#### Activity list
a. From the article on creativity and older adults, list the health outcomes the researchers found for the chorale group participants.
b. Copy the passage from the article on creativity and older adults word for word. Begin at the words "Whether you are" and stop after the words "and mental health.".

#### Reading text
Whether you are a long-time artist or find yourself sitting in front of an easel for the first time, pursuing a creative endeavor is good for all aspects of your health—particularly in the later years. Older adults who actively participate in creative pursuits have shown improved physical and mental health.
“I believe each individual has creative potential, but may not be in touch with that part of themselves,” says Margaret Carlock-Russo, art therapist at Splendido, an all-inclusive community for those 55 and better in Tucson. “Older adults have a wonderful opportunity to revisit that side—they have the time to try different artistic avenues, whether it’s visual arts, music, or even gardening.”
One important study compared the health of a group of older adults who participated in a professionally led chorale group to a control group of those who simply pursued regular day-to-day activities. The researchers found that those participants in the chorale group had fewer falls, fewer doctor visits, less reliance on medication, and less incidence of depression—all of which was still true a year after the study (and the chorale group) ended.
Creativity & Your Mood
Other research has shown that creative activities (and the pleasure they bring) can reduce artists’ stress and anxiety, increase self-confidence, and boost overall well-being.
“If you’re feeling stressed, you can turn to art to release that stress,” says Margaret. “A lot of people feel inhibited about taking up art for the first time, but it’s about the process, and the act of producing, the feel of flow.”
Another benefit to creative activities is the positive effect they have on the brain. Research has shown that sustained creative challenges can keep brains fit and stem the onset of dementia. Faced with ongoing creative challenges your brain will actually form new synapses, which are essentially pathways for new thoughts and ideas.
Creativity & Your
Another benefit for older adults who enjoy creative activities can be regular socializing. Staying social holds many benefits for emotional and cognitive help, and making connections with people with similar interests—such as classmates in an art program, a writing group, or a drama troupe—is an ideal way to create and maintain new social connections.
“A lot of artists work solitary—but when you’re learning or working in a group, a group energy happens,” Margaret points out. “There’s comfort and excitement when people are working on similar activities. A bond occurs.”
Residents and staff at Splendido had a unique opportunity to create something beautiful together when they participated in a collaborative project earlier this year. Margaret facilitated the Monarchs in Migration project, which encouraged all interested residents and staff to create their own beautiful mosaic monarch butterfly. The butterflies are being installed around the community. “Residents enjoyed expressing their creativity, building connections, and sharing experiences,” says Margaret, “and the finished pieces are adding new color to Splendido!”
How to Get Started
From calligraphy to collage-making, watercolor painting to weaving, there are all types of creative pursuits to try out. Don’t focus on your skill level or the quality of your complete work—have goals based on learning and exploring, finding pleasure and satisfaction in creating, and doing something uniquely positive for yourself.
How can you get started? Choose art forms you’ve either tried your hand at in earlier years—even as early as grammar school—or those you’ve always meant to try. If something doesn’t seize your interest right away, move on to something else.
The Tucson area offers a wealth of art and creativity-based classes and interest groups. Remember, to get maximum personal benefits out of getting creative, try a professionally led group.
“I’d suggest an adult ed class or a class through a community organization that is intro level with a finite number of sessions, so you can sample something without the pressure of continuing,” Margaret says. “Many community organizations offer daytime art classes like this for exactly this reason.”
She adds a point for beginning artists of all stripes: “Don’t worry about what it looks like—it’s about how it makes you feel. It’s about expressing your creative mind, learning something new, and working on something as part of a group.”

#### Entries provided

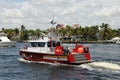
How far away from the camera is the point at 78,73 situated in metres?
37.2

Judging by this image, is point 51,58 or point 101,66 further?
point 51,58

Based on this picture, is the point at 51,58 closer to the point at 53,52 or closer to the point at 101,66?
the point at 53,52

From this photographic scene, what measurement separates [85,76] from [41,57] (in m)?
13.6

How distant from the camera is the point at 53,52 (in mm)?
45250

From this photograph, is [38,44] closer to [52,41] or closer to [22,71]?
[52,41]

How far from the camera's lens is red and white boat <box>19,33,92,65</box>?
43.1 m

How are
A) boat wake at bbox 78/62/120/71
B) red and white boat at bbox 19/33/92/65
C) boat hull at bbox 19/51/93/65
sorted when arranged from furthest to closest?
red and white boat at bbox 19/33/92/65 < boat hull at bbox 19/51/93/65 < boat wake at bbox 78/62/120/71

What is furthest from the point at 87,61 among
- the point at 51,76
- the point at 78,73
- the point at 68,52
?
the point at 51,76

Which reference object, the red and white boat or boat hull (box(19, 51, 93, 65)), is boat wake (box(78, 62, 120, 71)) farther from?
the red and white boat

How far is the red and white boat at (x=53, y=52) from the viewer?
4312 cm

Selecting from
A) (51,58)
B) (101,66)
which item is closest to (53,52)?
(51,58)

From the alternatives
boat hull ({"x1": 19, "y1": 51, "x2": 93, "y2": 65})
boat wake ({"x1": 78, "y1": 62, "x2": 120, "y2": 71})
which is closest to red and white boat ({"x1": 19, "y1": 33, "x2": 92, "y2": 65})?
boat hull ({"x1": 19, "y1": 51, "x2": 93, "y2": 65})

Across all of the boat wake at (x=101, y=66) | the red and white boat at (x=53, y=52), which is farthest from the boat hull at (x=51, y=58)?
the boat wake at (x=101, y=66)

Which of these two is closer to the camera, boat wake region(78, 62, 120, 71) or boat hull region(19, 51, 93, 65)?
boat wake region(78, 62, 120, 71)
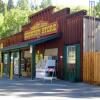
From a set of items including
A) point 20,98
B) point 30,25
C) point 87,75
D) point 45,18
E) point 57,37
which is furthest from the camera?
point 30,25

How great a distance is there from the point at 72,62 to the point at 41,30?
677cm

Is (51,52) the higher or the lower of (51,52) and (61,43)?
the lower

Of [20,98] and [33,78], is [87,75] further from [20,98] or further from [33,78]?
[20,98]

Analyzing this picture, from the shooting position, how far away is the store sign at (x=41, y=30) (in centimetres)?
3091

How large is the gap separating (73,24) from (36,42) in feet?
11.9

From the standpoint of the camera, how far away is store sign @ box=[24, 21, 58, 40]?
101 feet

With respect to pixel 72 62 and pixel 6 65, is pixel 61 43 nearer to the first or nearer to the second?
pixel 72 62

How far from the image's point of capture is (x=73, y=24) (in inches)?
1093

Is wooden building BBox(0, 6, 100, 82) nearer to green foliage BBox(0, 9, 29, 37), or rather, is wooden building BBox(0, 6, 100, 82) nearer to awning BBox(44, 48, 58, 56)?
awning BBox(44, 48, 58, 56)

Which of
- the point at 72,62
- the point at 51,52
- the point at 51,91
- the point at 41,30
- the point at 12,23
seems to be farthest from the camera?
the point at 12,23

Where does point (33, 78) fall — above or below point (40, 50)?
Result: below

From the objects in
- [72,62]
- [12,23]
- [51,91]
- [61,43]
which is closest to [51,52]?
[61,43]

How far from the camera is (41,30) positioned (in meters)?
33.4

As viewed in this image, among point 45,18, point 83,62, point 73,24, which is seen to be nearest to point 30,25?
point 45,18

#### List of answers
a.
- Fewer falls
- Fewer doctor visits
- Less reliance on medication
- Less incidence of depression

b.
Whether you are a long-time artist or find yourself sitting in front of an easel for the first time, pursuing a creative endeavor is good for all aspects of your health—particularly in the later years. Older adults who actively participate in creative pursuits have shown improved physical and mental health.